Stored data entries

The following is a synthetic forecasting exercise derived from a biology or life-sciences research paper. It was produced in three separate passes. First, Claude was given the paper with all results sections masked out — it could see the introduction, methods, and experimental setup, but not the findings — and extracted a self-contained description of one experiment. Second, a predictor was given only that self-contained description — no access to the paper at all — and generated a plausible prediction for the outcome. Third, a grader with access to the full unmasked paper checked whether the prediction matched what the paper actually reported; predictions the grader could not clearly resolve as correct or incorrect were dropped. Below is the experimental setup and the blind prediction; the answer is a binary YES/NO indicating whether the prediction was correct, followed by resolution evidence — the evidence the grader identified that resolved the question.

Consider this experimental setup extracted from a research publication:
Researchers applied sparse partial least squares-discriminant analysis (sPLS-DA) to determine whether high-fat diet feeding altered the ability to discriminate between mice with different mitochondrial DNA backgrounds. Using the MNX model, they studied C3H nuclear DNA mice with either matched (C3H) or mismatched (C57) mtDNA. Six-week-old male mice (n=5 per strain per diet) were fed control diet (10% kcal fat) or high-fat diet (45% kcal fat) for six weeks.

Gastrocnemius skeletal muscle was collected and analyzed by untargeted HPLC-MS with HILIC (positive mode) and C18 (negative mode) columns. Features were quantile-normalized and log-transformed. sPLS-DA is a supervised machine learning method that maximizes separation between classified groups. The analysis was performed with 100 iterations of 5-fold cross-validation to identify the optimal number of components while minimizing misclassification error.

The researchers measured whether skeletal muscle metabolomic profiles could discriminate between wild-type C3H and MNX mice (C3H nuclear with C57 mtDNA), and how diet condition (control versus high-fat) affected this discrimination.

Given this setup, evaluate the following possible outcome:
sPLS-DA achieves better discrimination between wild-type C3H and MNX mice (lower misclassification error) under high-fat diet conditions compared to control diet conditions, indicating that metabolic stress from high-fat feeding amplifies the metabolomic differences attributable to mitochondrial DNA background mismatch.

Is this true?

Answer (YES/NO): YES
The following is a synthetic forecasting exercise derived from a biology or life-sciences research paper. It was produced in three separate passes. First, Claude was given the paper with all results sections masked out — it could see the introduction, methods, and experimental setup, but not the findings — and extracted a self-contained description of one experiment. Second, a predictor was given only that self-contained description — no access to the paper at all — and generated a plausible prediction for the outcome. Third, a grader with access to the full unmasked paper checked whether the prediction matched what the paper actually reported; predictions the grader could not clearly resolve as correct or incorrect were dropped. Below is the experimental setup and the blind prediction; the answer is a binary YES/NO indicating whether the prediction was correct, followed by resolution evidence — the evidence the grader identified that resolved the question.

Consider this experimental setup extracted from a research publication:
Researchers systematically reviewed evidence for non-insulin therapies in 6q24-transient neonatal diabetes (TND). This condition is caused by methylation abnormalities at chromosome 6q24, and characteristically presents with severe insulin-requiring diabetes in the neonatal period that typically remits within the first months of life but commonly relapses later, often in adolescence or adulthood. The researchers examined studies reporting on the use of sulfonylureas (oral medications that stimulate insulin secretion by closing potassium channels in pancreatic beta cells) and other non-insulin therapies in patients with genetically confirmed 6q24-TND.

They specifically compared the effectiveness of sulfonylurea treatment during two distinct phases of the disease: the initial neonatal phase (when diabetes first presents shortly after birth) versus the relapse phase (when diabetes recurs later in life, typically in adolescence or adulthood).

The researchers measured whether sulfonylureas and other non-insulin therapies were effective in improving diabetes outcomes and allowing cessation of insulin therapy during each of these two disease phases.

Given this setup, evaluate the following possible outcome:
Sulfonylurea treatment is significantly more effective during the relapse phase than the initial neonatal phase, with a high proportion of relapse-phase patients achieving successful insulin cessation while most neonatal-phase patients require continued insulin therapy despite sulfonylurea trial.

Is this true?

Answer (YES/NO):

# WORK TO COMPLETE
Copy out the lines above exactly, beginning at the one that contains "Researchers systematically reviewed" and ending at the one that contains "They specifically compared".

# ANSWER TO THIS PROBLEM
Researchers systematically reviewed evidence for non-insulin therapies in 6q24-transient neonatal diabetes (TND). This condition is caused by methylation abnormalities at chromosome 6q24, and characteristically presents with severe insulin-requiring diabetes in the neonatal period that typically remits within the first months of life but commonly relapses later, often in adolescence or adulthood. The researchers examined studies reporting on the use of sulfonylureas (oral medications that stimulate insulin secretion by closing potassium channels in pancreatic beta cells) and other non-insulin therapies in patients with genetically confirmed 6q24-TND.

They specifically compared the effectiveness of sulfonylurea treatment during two distinct phases of the disease: the initial neonatal phase (when diabetes first presents shortly after birth) versus the relapse phase (when diabetes recurs later in life, typically in adolescence or adulthood).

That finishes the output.